South Africa has faced a worrying increase in diet-related diseases in recent years, such as obesity, diabetes, high blood pressure. Several factors explain this phenomenon. Inequality primarily prevents South African households from having the same access to healthy food.

From our correspondent in Johannesburg,

At the age of 61, Hilda regularly comes to this mall in Soweto. Not to shop, but to consult a doctor at a small doctor’s surgery, hidden in a nook upstairs.

Hilda’s diabetes has now stabilized, but with constant effort. “Healthy food is expensive,” says Hilda. “It would be better if we got some help, because you know, really, in the neighborhood you can not find everything you want, you have to be able to move. So it’s not easy, or rather not accessible, I would say. »

Antoinette also took a seat in the waiting room. She knows that it is much more complicated to control her weight and her diabetes than a simple matter of willpower. “It’s easier to buy junk food, because it’s cheaper,” says Antoinette. “And for example, the land here is sometimes too small to have a vegetable garden. Most places around us offer french fries or kotas. You know that quail are those big loaves.

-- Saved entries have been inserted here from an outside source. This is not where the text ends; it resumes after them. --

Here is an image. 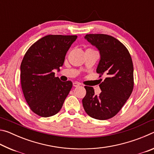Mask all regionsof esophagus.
<instances>
[{
  "instance_id": "esophagus-1",
  "label": "esophagus",
  "mask_w": 154,
  "mask_h": 154,
  "mask_svg": "<svg viewBox=\"0 0 154 154\" xmlns=\"http://www.w3.org/2000/svg\"><path fill=\"white\" fill-rule=\"evenodd\" d=\"M72 85H73L74 87H78V86H79V85H80V83H78V82H74L73 83H72Z\"/></svg>"
}]
</instances>
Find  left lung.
I'll use <instances>...</instances> for the list:
<instances>
[{
    "label": "left lung",
    "instance_id": "1",
    "mask_svg": "<svg viewBox=\"0 0 154 154\" xmlns=\"http://www.w3.org/2000/svg\"><path fill=\"white\" fill-rule=\"evenodd\" d=\"M85 38L100 51L96 72L106 77L99 85L102 92L94 94L92 87L85 86L86 94L82 103L91 118L100 120L113 118L121 110L134 87V68L128 50L113 36L89 34Z\"/></svg>",
    "mask_w": 154,
    "mask_h": 154
}]
</instances>
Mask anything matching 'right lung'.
<instances>
[{
	"label": "right lung",
	"mask_w": 154,
	"mask_h": 154,
	"mask_svg": "<svg viewBox=\"0 0 154 154\" xmlns=\"http://www.w3.org/2000/svg\"><path fill=\"white\" fill-rule=\"evenodd\" d=\"M77 35H47L30 46L20 66L21 85L31 110L48 118L60 111L71 91V81L61 82L54 70L60 71L65 56Z\"/></svg>",
	"instance_id": "1"
}]
</instances>
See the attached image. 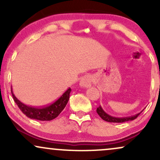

It costs a maximum of 20 rand, so it is easy for those who have no money “, she adds.

► Also listening: South Africa: 70% of overweight women

Rising numbers It was Dr Bruno Pauly, a diabetes specialist, who came up with the idea for this practice while working at the largest public hospital in Soweto. Over the years, he does not see that the situation changes very well.

People are gaining more and more weight, and this is accompanied by lifestyle-related diseases, leading to diabetes or high blood pressure. These figures are increasing, in South Africa, but also more specifically in Soweto and in townships. People consume more sugar and at the same time the diet of the poorest here is based almost entirely on starchy foods. We therefore observe a lot of diabetes in society For more justice in food The HEALA associations organize campaigns to encourage more justice in food. “When you have a small budget for food, you tend to buy food that can last a long time,” says Eunice Montso, project manager. “Buying fruit or vegetables is considered expensive, and they can not be stored for long. And we even see that in some places there is no water available, so people will turn more to soft drinks.”

The South African government also plans to increase its tax on sugary drinks, which has been in place since 2018.

This story is supported by a grant from the International Women’s Media Foundation.